Wrestling and climbing in the modern Olympics
The IOC has recently announced that both forms of Olympic wrestling (‘Greco-Roman’ and ‘freestyle’) are going to be dropped from the 2020 Olympics to make way for a new sport.
(This is the 2012 London Olympics 74kg Greco-Roman wrestling final between Roman Vlasov and Arsen Julfalakyan).
Or to be more precise wrestling will join a shortlist with seven other sports competing for a single space: baseball/softball, karate, roller sports, sport climbing, squash, wakeboarding and kung fu.
Personally my vote would go for the climbing. Here’s a video of climbing sensation Adam Ondra, who should be one of big medal contenders even in 8 years time (he’s only 20 now). And here he is at the junior world championships at Valence in 2009:
I’ve written before about the arbitrariness of the choice of sports in the modern Olympic programme. Dropping wrestling would have seemed particularly odd to an ancient sports fan: it was one of the most prestigious of all ancient events (e.g. Philostratus, Gymnasticus 11). And the idea of including climbing as part of the Olympic programme would have seemed utterly bizarre.
Having said that, it’s clear that the Greeks were willing to make a competition of just about anything–just not within the context of one of their oldest festivals. This was a society where competition and competitiveness were deeply rooted (although there is a tendency in a lot of modern scholarship to oversimplify that stereotype–lots of ancient writers worry about the effects of competitiveness too).
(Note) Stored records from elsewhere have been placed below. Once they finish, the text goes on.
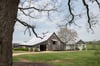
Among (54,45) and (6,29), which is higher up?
(6,29)

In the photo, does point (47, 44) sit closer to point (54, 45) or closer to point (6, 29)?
point (54, 45)

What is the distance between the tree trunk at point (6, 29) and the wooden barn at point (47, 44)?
7092 centimetres

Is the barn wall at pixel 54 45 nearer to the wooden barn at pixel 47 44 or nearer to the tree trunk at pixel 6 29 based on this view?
the wooden barn at pixel 47 44

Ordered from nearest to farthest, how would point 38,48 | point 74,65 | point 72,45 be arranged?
point 74,65
point 38,48
point 72,45

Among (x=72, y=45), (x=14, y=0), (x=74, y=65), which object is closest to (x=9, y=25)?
(x=14, y=0)

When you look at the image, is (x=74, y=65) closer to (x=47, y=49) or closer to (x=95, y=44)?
(x=95, y=44)

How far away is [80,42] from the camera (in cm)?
8794

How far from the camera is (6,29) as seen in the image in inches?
194

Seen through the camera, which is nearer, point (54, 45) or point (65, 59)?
point (65, 59)

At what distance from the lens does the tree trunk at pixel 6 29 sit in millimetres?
4871

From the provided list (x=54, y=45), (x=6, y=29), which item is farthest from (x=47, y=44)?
(x=6, y=29)

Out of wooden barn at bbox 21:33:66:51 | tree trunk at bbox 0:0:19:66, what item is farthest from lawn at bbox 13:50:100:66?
tree trunk at bbox 0:0:19:66

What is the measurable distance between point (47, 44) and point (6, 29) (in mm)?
72274

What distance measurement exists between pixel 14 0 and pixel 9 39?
0.70 meters
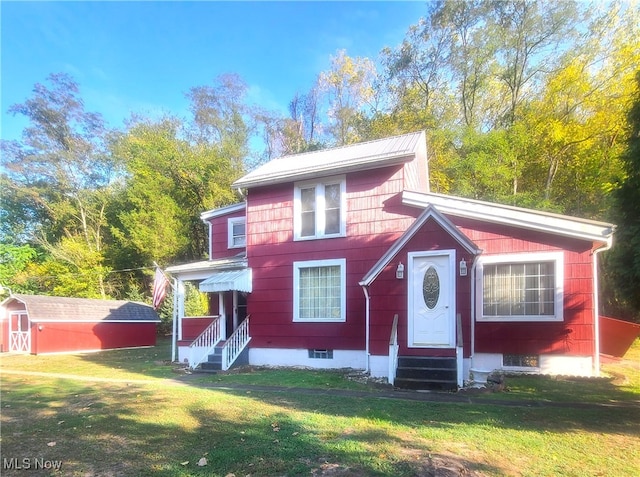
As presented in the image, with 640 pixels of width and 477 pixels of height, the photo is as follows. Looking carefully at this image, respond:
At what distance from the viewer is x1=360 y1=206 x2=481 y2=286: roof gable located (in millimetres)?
9102

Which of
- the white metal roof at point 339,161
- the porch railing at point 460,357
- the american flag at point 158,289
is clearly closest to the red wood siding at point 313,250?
the white metal roof at point 339,161

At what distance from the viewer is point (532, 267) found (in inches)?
391

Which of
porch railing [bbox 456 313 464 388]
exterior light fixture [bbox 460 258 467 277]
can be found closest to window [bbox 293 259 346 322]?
exterior light fixture [bbox 460 258 467 277]

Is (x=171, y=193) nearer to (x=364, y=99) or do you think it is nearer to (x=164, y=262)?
(x=164, y=262)

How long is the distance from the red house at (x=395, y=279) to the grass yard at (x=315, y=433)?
4.30 ft

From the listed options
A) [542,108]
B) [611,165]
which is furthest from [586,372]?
[542,108]

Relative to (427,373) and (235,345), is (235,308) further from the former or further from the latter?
(427,373)

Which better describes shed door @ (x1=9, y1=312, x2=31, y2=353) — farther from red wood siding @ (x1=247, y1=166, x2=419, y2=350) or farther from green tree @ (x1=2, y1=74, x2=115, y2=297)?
red wood siding @ (x1=247, y1=166, x2=419, y2=350)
There is in fact one text which gives a nice parallel for competitive climbing in the ancient world–from Arrian’s account of Alexander the Great’s capture of the Sogdian rock and its seemingly impregnable fortress, in what is now Uzbekistan. Here it is:
Then Alexander announced that twelve talents would be the prize for the first man to climb to the top, eleven talents for the second, and so on for the third, with 300 gold darics as the final prize for the last. This announcement spurred on the Macedonians, who were already keen, all the more. Three hundred men assembled who had experience of rock-climbing (petrobatein) from previous sieges. They prepared small iron pegs, used for securing tents, for driving into the snow where it seemed firm, or into patches of ground not covered by snow, and securing these with strong ropes made of flax, they set off, when night fell, to the steepest and therefore least guarded section of the rock. And driving in these pegs either into the earth, where it showed through, or into the patches of snow which were least likely to give way, they hauled themselves up by a variety of routes up the rock. Thirty of them died during the climb: their bodies fell in various places in the snow, and were not recovered for burial. But the rest of them, reaching the top of the rock around dawn, waved linen flags in the direction of the Macedonian camp, as Alexander had ordered them to do. (Arrian, Anabasis 4.18-19)
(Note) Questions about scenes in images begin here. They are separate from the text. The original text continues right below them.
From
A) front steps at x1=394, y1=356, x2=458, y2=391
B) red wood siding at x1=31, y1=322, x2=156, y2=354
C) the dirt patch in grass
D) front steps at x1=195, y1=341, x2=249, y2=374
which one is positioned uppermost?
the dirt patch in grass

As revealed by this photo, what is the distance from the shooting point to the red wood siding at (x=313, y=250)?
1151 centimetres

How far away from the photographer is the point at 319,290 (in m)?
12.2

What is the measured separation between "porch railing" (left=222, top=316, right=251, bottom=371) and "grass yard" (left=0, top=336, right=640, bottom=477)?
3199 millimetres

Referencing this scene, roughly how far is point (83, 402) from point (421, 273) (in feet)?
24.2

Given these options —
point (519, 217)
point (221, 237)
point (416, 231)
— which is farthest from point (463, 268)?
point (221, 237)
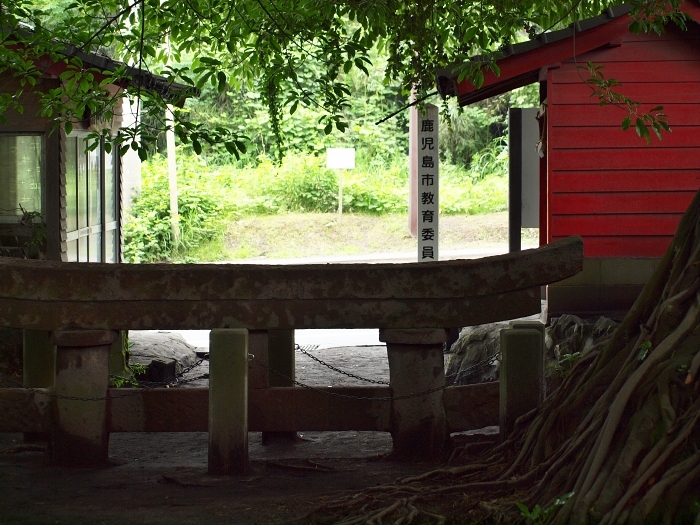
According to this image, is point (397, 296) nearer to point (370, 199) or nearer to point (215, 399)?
point (215, 399)

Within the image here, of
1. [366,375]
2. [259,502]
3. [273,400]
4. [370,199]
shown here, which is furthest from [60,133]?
[370,199]

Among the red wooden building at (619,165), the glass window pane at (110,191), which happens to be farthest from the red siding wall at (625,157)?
the glass window pane at (110,191)

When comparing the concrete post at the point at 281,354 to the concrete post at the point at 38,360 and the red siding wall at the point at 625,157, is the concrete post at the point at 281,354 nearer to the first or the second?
the concrete post at the point at 38,360

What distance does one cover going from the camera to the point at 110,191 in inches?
516

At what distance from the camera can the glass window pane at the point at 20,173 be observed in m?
10.0

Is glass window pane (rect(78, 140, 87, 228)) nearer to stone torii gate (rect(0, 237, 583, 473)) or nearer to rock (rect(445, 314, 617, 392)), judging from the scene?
rock (rect(445, 314, 617, 392))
And here’s a video reconstruction.
Maybe the idea of a climbing as a competitive sport would not have seemed so odd to an ancient Greek after all, even if it could never have made it into a traditional festival programme.
Postscript: mountains in the ancient and modern world
Lying behind all of that is a series of wider questions about mountains in ancient and modern imagination. I do think there is a tendency to oversimplify ancient attitudes to mountains and to overestimate the degree to which they were different from our own. That’s not to say that mountain climbing of the kind Arrian describes here was widespread in the ancient world: clearly mountaineering as a widely practised leisure activity is a very distinctively modern phenomenon. But it’s not as hard as one might think to find examples in ancient texts of people climbing mountains (Waldo Sweet’s sourcebook Sport and Recreation in Ancient Greece, published in 1987, includes this Arrian passage as one of fourteen examples). And even if we accept that ancient Greeks and Romans used high places for very different reasons from our own, I still think that the ancient world is treated in much too cursory fashion in recent scholarship on the cultural history of mountains. But that’s for another time…
Very interesting indeed. Climbing has my vote.
Do you know if anyone has written anything extensive on mountains, by a Classicist that is? I’m tempted.
Thanks James (nice to see your blog too). There’s not much, to be honest (partly why I’m doing some work on this myself at the moment)–although Richard Buxton’s book ‘Imaginary Greece’ has some great pages on this.
Interesting, thanks! Arrian’s narration is great, these tent pegs and ropes. And it is so true that the Greeks would make a competition of anything.